Adalah Yuliani Kumudaswari, penyair perempuan yang tak pernah henti menulis puisi. Seolah-olah, melahirkan puisi telah menjadi nafas hidup. Ia bergerak, mengalir, meluber dan tumpah sebagai pilihan-pilihan kata yang terolah.

Pada suatu kesempatan, sonetta menjadi pilihan gaya penulisannya. Seratus buah sonetta disusunnya dalam perjalanan waktu yang panjang dan berjeda. Melaluinya, ia mencermati seluruh peristiwa, mencatat pernak-pernik kecil yang menyuguhkan makna, menyelaminya sebagai pesan-pesan penting yang mendidik, menumbuhkan dan menguatkan jiwa, mengendapkan semua buih hingga tersisa jernih, dan melarutkan kekeruhan hingga menemu kebeningan, lalu semuanya menjadi luberan yang siap untuk dibagikan.

Yuliani Kumudaswari

Menulis puisi dengan gaya sonetta bukanlah hal yang sederhana. Selain menuangkan pilihan kata dalam 14 baris sebagai karakter gaya, dituntut pula kesanggupan untuk menyelaraskan nada dan suara sehingga keseluruhannya menjadi seumpama partitur orkestra berirama. Pada akhirnya, membaca atau mendengarkan pembacaan sonetta itu seumpama membaca atau mendengarkan untaian kata yang tertata dalam gramatika verba Latina atau Italia. Indah, memesona, berlagu dalam kata-kata.
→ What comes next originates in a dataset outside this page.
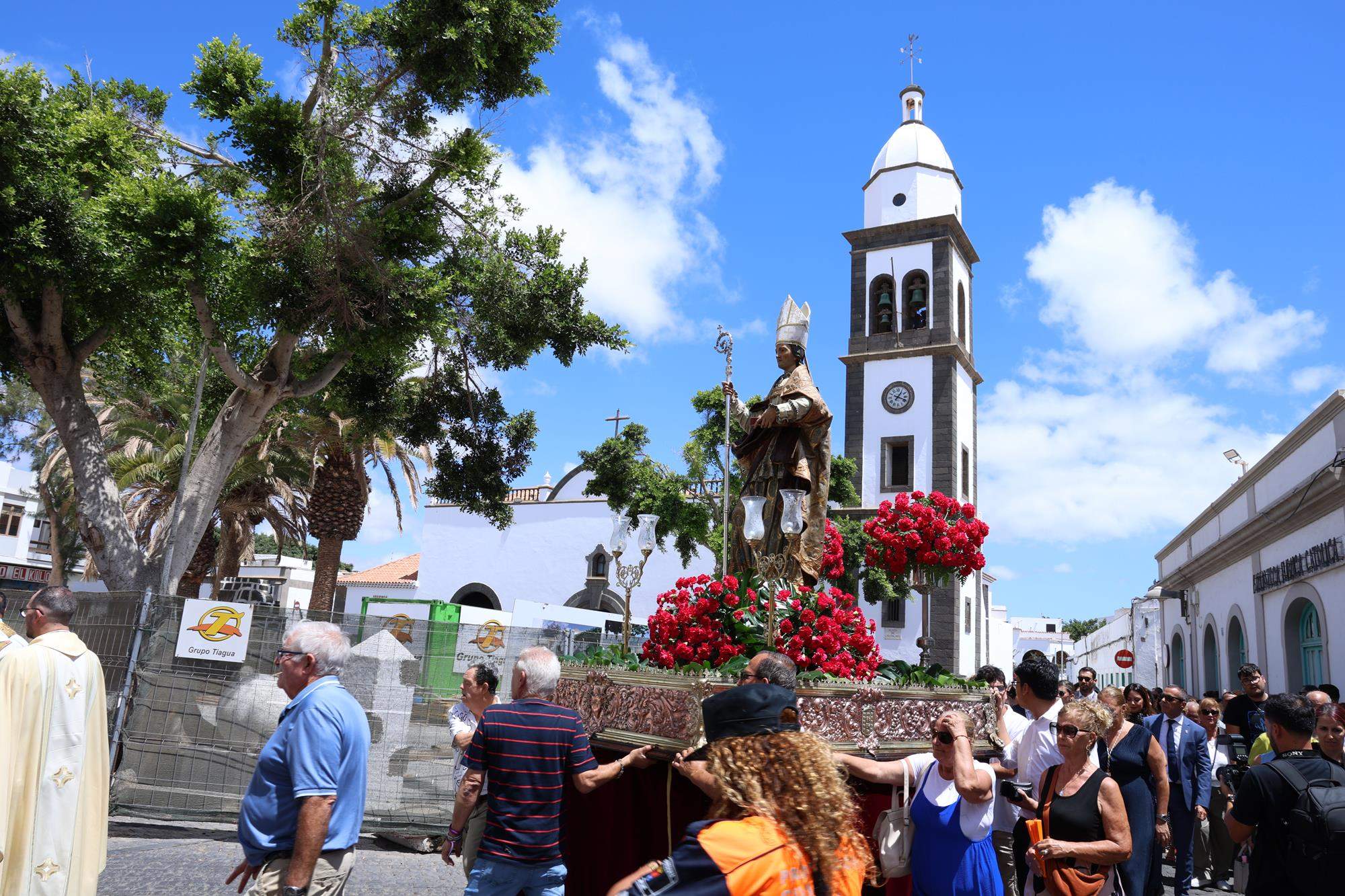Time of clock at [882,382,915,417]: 1:18
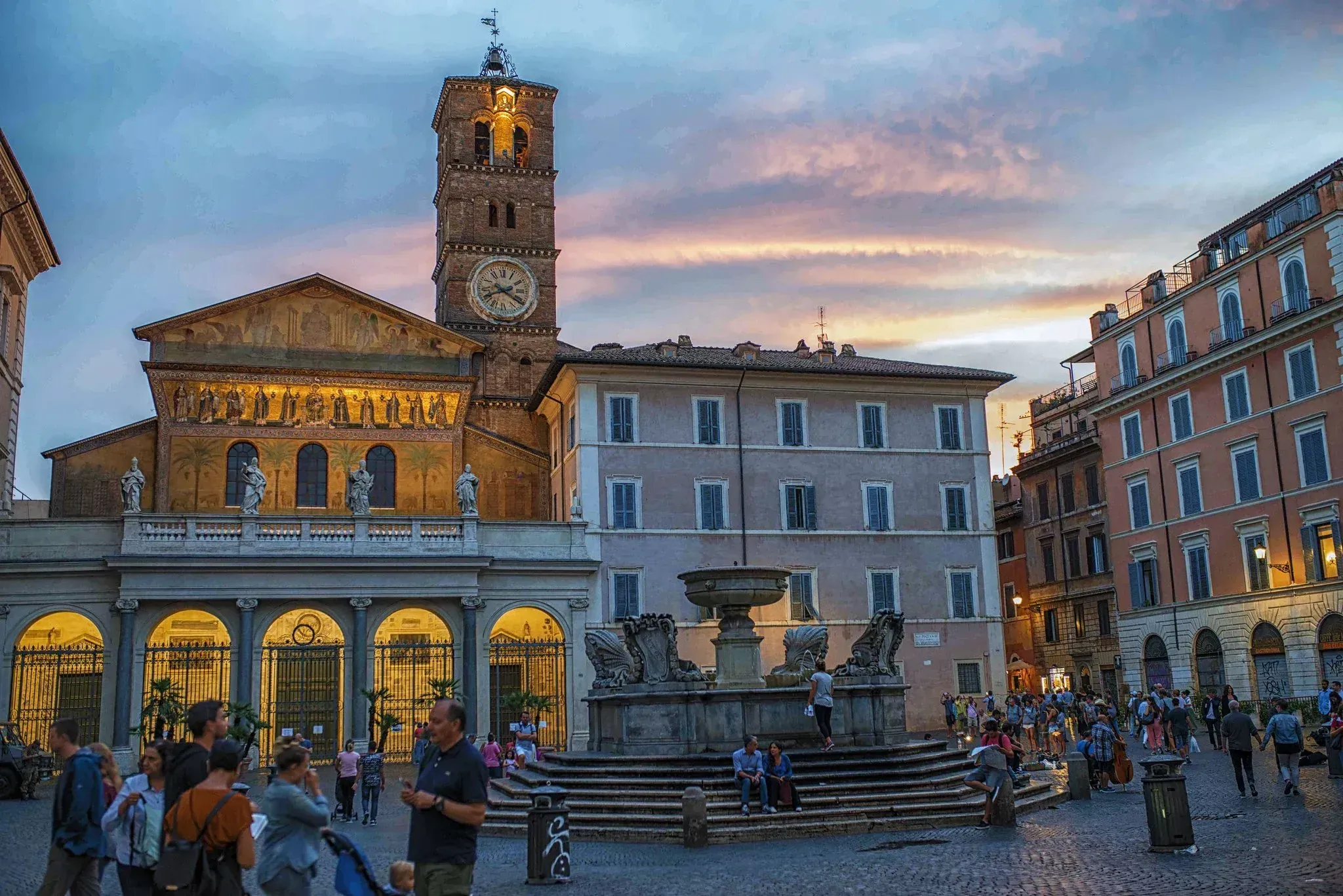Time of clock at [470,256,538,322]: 8:20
Dalam sebagian perjalan hidupnya, Yuliani Kumudaswari telah berupaya menapaki titian ini. Ia telah berupaya melukiskan dan mengidungkan semua keindahan yang ia temukan di kedalaman, sebagai buah yang dipetik dari suburnya pepohonan kehidupan. Pantaslah dipahami jika ia menyematkan judul bagi karya seratus sonetta ini “Tunjung Hati”. Yuliani Kumudaswari telah sanggup membaca jejak-jejak dalam semua peristiwa, mencermati dan memilih cara menyikapi sehingga ia sanggup menemukan semua yang tersembunyi di antara keriuhan, yakni semua hal yang memekarkan dan mengindahkan hati. Itulah Tunjung Hati, yang indah dan mekar di kedalaman diri.

Produktivitas sebagai buah dari Habitus

Menulis puisi atau cerpen secara rutin atau berkala dalam tempo tertentu lalu mengumpulkannya dalam periode waktu tertentu sehingga dapat menerbitkannya dalam sebuah buku, adalah sebuah laku disiplin yang tidak mudah. Ini adalah sebuah gaya atau laku hidup yang membutuhkan energi besar karena mendorong atau mengelola seluruh pikiran dan gerak motoris tubuh dalam suatu sinkronisasi aktivitas menulis. Penyatuan kehendak dan tindakan nyata membutuhkan latihan yang panjang dan pembiasaan yang terus-menerus. Semua itu merupakan habitus, yakni seluruh internalisasi dan strukturasi tindakan berdasarkan motivasi untuk mempertahankan kekhasan dan keunikan pribadi yang terbedakan dari orang lain (distinction), sekaligus demi menjagai kualitas tertentu yang ada di dalam diri. Sebagai habitus, tindakan menulis dapat melahirkan penajaman refleksi, penjernihan cara pandang, peningkatan kualitas pembacaan kritis, memudahkan pengambilan jarak, serta keluwesan untuk membuka diri terhadap perspektif baru. Produktivitas akan membuat hidup menjadi lebih hidup. Semoga terjaga demikian.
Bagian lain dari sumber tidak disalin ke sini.